01 septiembre, 2008

'Los retos de la sociedad por venir' de Luis Villoro


En Los retos de la sociedad por venir (México, FCE, 2007, 226 pp.), Luis Villoro reúne varios ensayos escritos a lo largo de los últimos años. Parte de una reflexión sistemática, el libro se sitúa en el proyecto de reforma del pensamiento político moderno que ha venido ocupando a Villoro por más de dos décadas y del que es pieza esencial El poder y el valor (1997). Este texto pretende contribuir a descubrir los espectros de la razón “ilustrada”; espectros empeñados en proyectar la ilusión de la modernidad occidental sobre las sociedades periféricas, atrasadas social y políticamente, sin otras condiciones específicas.

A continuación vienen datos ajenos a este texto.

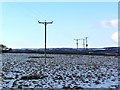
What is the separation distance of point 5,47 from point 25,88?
352 ft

Los retos cruciales que enfrenta “la sociedad por venir” son: justicia, democracia y multiculturalismo; retos a los que Villoro intenta proponer respuestas “razonables”, esto es, respuestas fundadas en razones suficientes: pensar la justicia no como derecho universal, sino como ejercicio de la no-exclusión; reformular la democracia representativa para dar lugar a una democracia participativa, comunitaria o consensual, y finalmente, criticar la pretensión universalista de la cultura occidental, así como las posiciones que plantean un relativismo cultural absoluto, postulando condiciones que permitan un diálogo intercultural.

Mas la originalidad de Los retos de la sociedad por venir reside en “la vía negativa hacia la justicia”, esto es, Villoro aborda el tema de la justicia desde el análisis filosófico de la experiencia de la injusticia; injusticia entendida como exclusión. Esta vía conceptual en negativo, que se sitúa en el centro de la propuesta, no sólo responde a una estrategia intelectual original, sino al reconocimiento de una realidad concreta: la experiencia cotidiana de la injusticia, aunque no por ello menos indignante y opresiva, en los países del segundo mundo. Propuesta que hace posible una reconsideración crítica y radical, desde una política de emancipación, de las premisas de los modelos teóricos sobre la justicia.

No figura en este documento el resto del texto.